Description Shruti Sampat 2014-06-16 06:45:56 UTC
Description of problem:
------------------------

When there are a lot of files to be healed, the command "gluster volume heal <vol-name> heal" takes some time to return, due to which check_nrpe for volume self-heal gets timed out. 

This causes the service to be in critical state.

For e.g., there were about 190062 entries to be healed on my setup, and the time taken by heal info command to run was about 20 minutes.
 
Version-Release number of selected component (if applicable):
gluster-nagios-addons-0.1.2-1.el6rhs.x86_64

How reproducible:
Saw it once.

Steps to Reproduce:
1. Create a distributed-replicate volume (2x2), start it and mount it on a client.
2. On the mount point perform kernel untar as follows -
# for i in {1..100}; do mkdir dir$i; tar xJf linux-3.0-rc1.tar.xz -C dir$i & done
3. Bring down one brick from each replica pair.
4. After a while bring the bricks up and stop the I/O at the mount point.
5. Observe the status of the volume self-heal service on the Nagios UI.

Actual results:
The volume self-heal service is critical because of nrpe socket time-out.

Expected results:
The service should not be critical, as self-heal running is not something that the admin should be alarmed about, unless heal fails, which is not the case here.

Additional info:

Comment 1 Dusmant 2014-06-17 13:10:34 UTC
This issue is with RHS and RHSC can not address this. We need to document it and see what time interval would probably suffice.

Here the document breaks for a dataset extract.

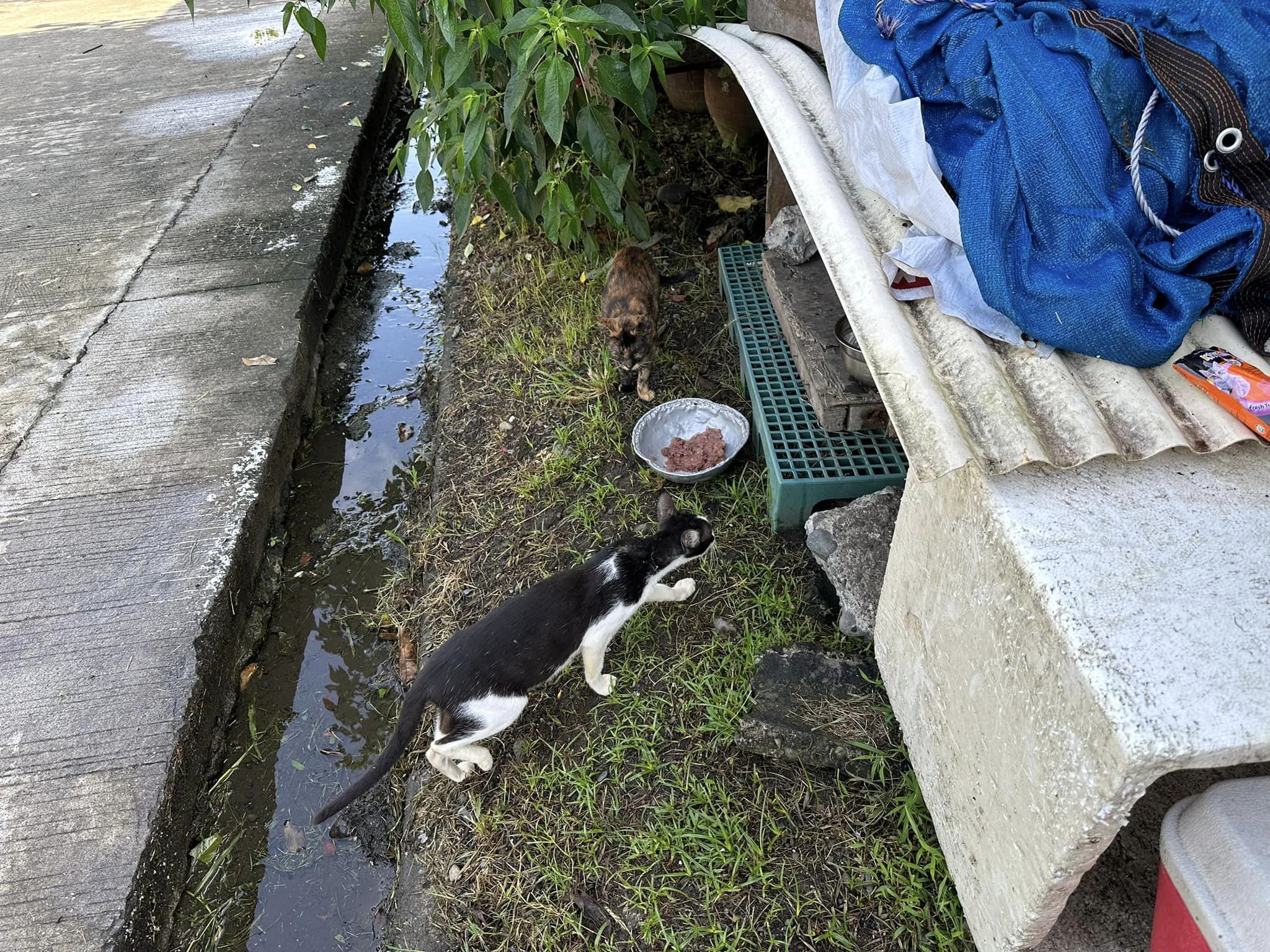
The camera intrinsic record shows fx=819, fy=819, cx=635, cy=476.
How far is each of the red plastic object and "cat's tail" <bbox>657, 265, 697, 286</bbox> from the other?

Comment 2 Shalaka 2014-06-18 05:58:13 UTC
Please add doc text for the known issue

Comment 3 Shalaka 2014-06-24 16:37:58 UTC
Please review and sign off the edited doc text.

Comment 4 Shruti Sampat 2014-07-25 07:36:20 UTC
Hi,

The self-heal status monitoring service remains in critical state for as long as the self-heal info command takes more than 10 seconds to return. After a while, if the command returns within 10 seconds (because there are less entries to heal), the service should ideally be in warning state. And then finally, when there are 0 entries to heal, the service should be OK.

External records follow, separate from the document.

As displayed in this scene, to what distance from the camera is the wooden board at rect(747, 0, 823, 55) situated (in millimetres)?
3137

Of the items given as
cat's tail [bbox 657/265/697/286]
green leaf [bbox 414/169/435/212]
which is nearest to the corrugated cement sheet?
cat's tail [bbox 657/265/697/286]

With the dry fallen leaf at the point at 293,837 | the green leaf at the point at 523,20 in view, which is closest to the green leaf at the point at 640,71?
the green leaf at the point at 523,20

I see that sometimes, the self-heal status monitoring service remains in critical state even when the command returns in less than 10 seconds. The Nagios server checks for heal info once in 10 minutes, so if the command was taking more than 10 minutes to execute at one point, and then it comes down quickly to 0 entries before the next check by the Nagios server, the user may never see the warning state of the service, as it would transition from critical to OK without ever reaching the warning state.

Comment 5 Sahina Bose 2014-07-25 14:28:49 UTC
(In reply to Shalaka from comment #3)
> Please review and sign off the edited doc text.

Shalaka,

The doc text needs to capture that Nagios service goes to critical state when the "volume self heal info" command takes time to execute when there are a large number of files

Comment 8 Sahina Bose 2018-01-30 11:12:42 UTC
Thank you for your report. However, this bug is being closed as it's logged against gluster-nagios monitoring for which no further new development is being undertaken.